What you have to do → From the line with "Referring to the" through the final line, please write out the listing exactly, including both of those lines.

Source records
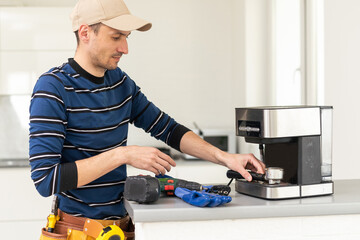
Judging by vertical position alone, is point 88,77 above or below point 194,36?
below

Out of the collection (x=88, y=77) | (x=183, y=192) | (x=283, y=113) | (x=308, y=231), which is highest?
(x=88, y=77)

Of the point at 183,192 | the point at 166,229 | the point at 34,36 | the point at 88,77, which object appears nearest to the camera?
the point at 166,229

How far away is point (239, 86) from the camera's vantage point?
4.54 metres

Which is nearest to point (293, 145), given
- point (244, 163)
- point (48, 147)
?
point (244, 163)

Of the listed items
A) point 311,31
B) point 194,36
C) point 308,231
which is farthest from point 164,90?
point 308,231

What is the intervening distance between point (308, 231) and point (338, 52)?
66.3 inches

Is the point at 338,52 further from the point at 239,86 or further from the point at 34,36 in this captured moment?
the point at 34,36

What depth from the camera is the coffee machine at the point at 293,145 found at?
1814 millimetres

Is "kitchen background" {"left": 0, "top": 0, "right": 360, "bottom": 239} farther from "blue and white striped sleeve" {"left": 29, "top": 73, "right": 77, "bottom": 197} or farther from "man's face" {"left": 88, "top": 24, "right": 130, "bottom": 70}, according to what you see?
"blue and white striped sleeve" {"left": 29, "top": 73, "right": 77, "bottom": 197}

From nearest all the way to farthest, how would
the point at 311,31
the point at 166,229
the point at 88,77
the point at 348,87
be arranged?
the point at 166,229, the point at 88,77, the point at 348,87, the point at 311,31

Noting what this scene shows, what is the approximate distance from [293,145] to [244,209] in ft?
1.16

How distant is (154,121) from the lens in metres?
2.23

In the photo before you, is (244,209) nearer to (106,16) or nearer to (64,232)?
(64,232)

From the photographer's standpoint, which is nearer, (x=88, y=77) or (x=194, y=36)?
(x=88, y=77)
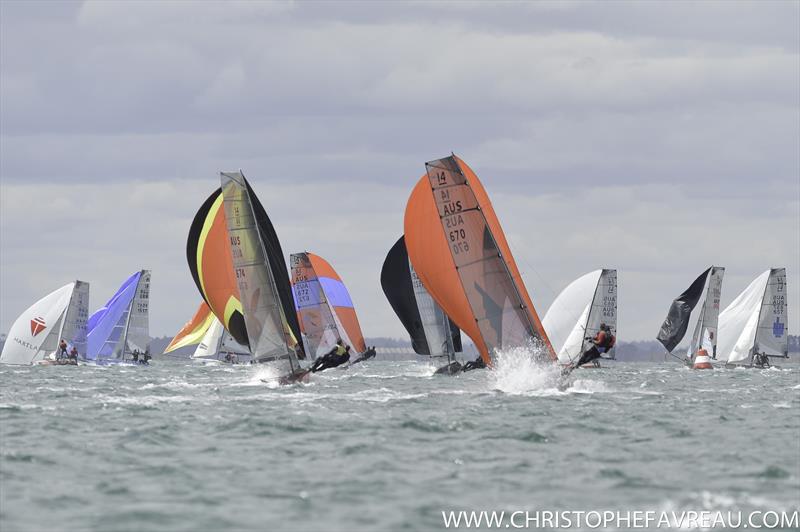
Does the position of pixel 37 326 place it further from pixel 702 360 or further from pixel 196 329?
pixel 702 360

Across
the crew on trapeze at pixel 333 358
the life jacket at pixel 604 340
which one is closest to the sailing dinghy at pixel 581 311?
the crew on trapeze at pixel 333 358

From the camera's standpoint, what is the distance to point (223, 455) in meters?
18.5

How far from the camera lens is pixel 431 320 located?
51.3 meters

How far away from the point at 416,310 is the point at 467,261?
20.6m

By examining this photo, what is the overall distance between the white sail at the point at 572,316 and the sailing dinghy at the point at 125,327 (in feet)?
72.1

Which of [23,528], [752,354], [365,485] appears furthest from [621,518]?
[752,354]

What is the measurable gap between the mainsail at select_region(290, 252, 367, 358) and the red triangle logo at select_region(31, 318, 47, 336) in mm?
14511

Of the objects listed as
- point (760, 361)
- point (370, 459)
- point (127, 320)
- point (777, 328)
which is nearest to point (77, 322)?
point (127, 320)

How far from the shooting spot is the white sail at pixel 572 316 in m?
70.5

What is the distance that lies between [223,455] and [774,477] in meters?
7.66

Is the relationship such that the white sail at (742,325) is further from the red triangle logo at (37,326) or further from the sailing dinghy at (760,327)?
the red triangle logo at (37,326)

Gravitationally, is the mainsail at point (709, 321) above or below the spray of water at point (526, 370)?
above

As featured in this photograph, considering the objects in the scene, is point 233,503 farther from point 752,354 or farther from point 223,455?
point 752,354

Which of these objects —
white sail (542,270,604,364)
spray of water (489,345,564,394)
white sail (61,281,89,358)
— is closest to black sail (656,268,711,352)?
white sail (542,270,604,364)
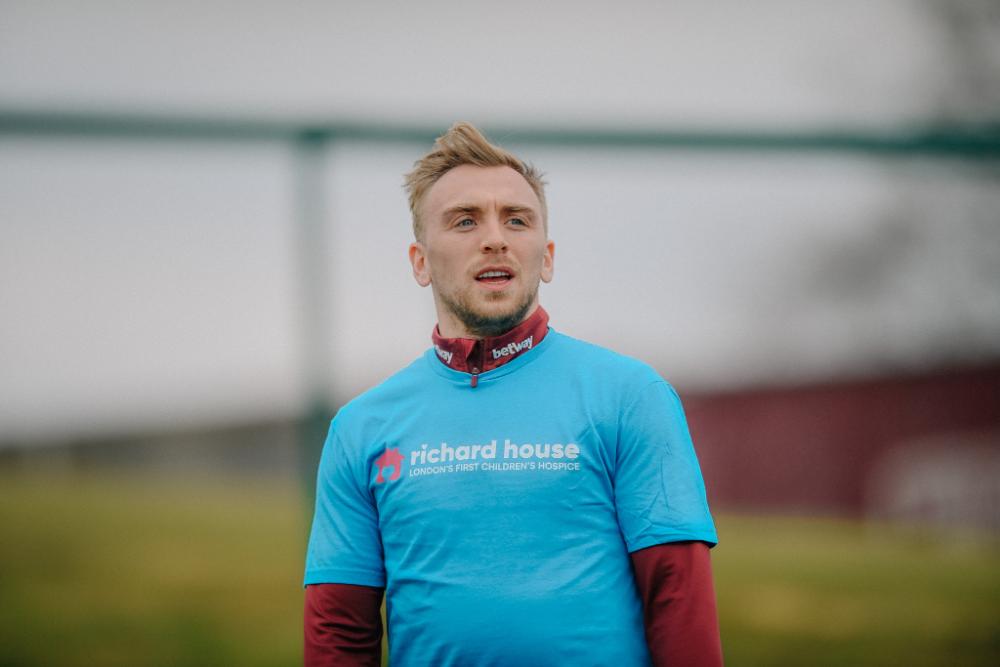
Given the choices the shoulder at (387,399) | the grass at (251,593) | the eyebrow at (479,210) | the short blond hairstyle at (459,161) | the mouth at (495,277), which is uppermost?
the short blond hairstyle at (459,161)

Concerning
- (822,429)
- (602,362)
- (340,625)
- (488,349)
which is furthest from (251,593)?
(822,429)

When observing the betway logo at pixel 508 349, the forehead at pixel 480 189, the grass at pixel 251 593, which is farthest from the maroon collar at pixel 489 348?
the grass at pixel 251 593

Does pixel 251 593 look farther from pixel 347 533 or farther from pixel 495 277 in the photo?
pixel 495 277

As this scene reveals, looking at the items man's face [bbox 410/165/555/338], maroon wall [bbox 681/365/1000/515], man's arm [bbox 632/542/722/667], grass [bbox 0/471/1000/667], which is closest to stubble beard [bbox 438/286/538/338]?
man's face [bbox 410/165/555/338]

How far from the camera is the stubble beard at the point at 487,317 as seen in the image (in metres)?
1.64

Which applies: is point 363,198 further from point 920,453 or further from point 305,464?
point 920,453

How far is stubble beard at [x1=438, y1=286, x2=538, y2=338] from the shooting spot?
1.64 metres

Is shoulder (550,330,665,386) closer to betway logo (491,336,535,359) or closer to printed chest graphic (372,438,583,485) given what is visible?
betway logo (491,336,535,359)

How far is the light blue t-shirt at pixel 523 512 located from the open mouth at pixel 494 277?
155mm

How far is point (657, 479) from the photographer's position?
4.89 feet

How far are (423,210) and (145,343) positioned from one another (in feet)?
4.11

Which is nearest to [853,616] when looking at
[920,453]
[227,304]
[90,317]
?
[227,304]

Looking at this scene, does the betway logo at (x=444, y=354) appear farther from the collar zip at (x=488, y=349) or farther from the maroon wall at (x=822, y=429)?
the maroon wall at (x=822, y=429)

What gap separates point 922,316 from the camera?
357 cm
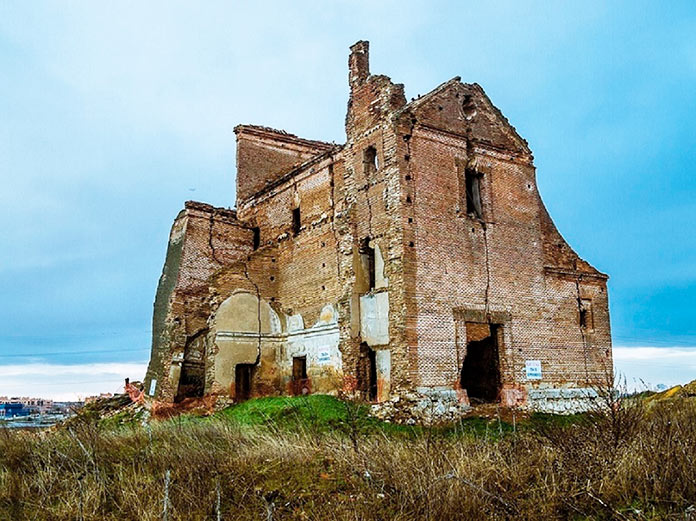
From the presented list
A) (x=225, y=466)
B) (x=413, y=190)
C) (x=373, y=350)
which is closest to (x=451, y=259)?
(x=413, y=190)

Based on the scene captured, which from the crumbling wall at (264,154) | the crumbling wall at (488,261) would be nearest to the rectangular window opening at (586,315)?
the crumbling wall at (488,261)

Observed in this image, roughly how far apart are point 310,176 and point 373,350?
6.51m

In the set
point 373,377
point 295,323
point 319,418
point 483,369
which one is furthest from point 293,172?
point 319,418

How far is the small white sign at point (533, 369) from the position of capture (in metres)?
16.8

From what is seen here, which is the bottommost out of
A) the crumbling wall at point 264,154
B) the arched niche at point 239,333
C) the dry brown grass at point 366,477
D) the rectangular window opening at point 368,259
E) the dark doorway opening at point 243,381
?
the dry brown grass at point 366,477

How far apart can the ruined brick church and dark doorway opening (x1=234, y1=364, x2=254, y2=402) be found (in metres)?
0.05

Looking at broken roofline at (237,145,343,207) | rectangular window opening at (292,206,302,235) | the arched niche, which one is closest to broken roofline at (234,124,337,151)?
broken roofline at (237,145,343,207)

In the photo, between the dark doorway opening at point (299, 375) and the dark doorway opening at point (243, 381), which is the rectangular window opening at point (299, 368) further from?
the dark doorway opening at point (243, 381)

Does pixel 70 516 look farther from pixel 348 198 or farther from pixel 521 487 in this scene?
pixel 348 198

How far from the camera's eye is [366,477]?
703cm

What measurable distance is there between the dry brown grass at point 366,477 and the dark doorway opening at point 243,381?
9492 millimetres

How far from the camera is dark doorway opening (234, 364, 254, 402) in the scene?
18875 millimetres

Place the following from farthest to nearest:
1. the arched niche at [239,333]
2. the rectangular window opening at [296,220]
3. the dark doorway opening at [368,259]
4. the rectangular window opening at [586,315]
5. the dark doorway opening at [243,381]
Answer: the rectangular window opening at [296,220]
the dark doorway opening at [243,381]
the rectangular window opening at [586,315]
the arched niche at [239,333]
the dark doorway opening at [368,259]

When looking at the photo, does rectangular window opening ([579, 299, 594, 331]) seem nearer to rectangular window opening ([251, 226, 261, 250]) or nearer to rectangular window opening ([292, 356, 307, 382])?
rectangular window opening ([292, 356, 307, 382])
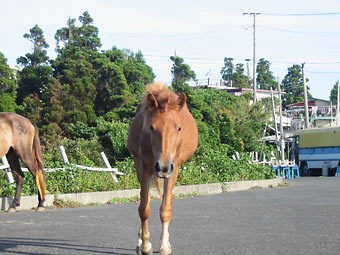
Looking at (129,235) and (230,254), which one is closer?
(230,254)

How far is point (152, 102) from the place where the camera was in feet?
19.5

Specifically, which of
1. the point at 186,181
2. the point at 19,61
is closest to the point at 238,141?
the point at 186,181

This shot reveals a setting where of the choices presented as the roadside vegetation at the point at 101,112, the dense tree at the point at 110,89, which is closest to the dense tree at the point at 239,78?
the roadside vegetation at the point at 101,112

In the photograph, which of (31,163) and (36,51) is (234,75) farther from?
(31,163)

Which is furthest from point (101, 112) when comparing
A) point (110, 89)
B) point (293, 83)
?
point (293, 83)

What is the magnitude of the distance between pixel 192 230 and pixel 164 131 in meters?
3.05

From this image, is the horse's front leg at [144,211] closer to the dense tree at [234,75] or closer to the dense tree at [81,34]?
the dense tree at [81,34]

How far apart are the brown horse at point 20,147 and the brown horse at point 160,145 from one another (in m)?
5.13

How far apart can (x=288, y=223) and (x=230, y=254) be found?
10.6 ft

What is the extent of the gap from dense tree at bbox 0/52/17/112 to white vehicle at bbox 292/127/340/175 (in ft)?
60.6

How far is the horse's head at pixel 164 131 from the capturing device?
17.9ft

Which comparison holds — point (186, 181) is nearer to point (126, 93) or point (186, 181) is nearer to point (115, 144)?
point (115, 144)

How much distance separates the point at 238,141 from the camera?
100 ft

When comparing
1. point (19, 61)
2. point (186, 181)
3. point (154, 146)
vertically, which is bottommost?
point (186, 181)
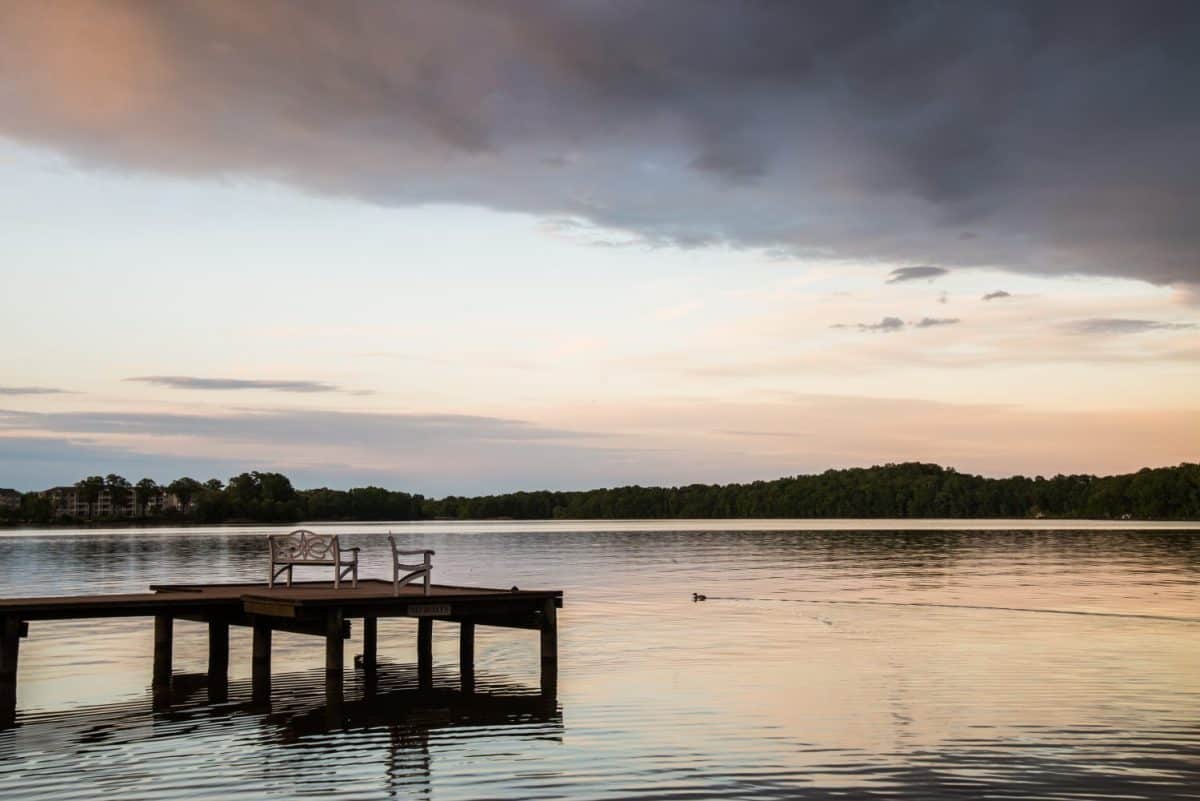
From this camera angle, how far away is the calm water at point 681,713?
15.4 m

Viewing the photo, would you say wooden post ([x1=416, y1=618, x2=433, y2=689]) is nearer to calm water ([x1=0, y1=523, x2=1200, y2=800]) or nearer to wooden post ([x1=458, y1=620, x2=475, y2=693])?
calm water ([x1=0, y1=523, x2=1200, y2=800])

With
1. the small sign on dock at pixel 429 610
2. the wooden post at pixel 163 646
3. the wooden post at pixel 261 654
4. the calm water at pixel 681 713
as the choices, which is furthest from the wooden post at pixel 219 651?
the small sign on dock at pixel 429 610

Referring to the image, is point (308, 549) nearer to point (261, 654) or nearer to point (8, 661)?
point (261, 654)

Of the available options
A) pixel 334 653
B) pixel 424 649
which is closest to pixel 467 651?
pixel 424 649

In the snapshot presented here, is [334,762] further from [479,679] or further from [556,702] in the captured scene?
[479,679]

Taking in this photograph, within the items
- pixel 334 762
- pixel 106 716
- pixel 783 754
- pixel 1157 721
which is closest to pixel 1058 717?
pixel 1157 721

Complete response →
Referring to the image, is point (308, 549) nearer to point (261, 654) or nearer to point (8, 661)?
point (261, 654)

Of the available options
A) pixel 334 653
B) pixel 424 649
which is closest to pixel 467 651?
pixel 424 649

In the snapshot presented here, is [334,762] further from [479,679] or further from [556,702] in the captured scene?
[479,679]

Taking in this photograph, within the items
- pixel 334 762
- pixel 106 716
- pixel 783 754
- pixel 1157 721
which is closest to pixel 1058 717?
pixel 1157 721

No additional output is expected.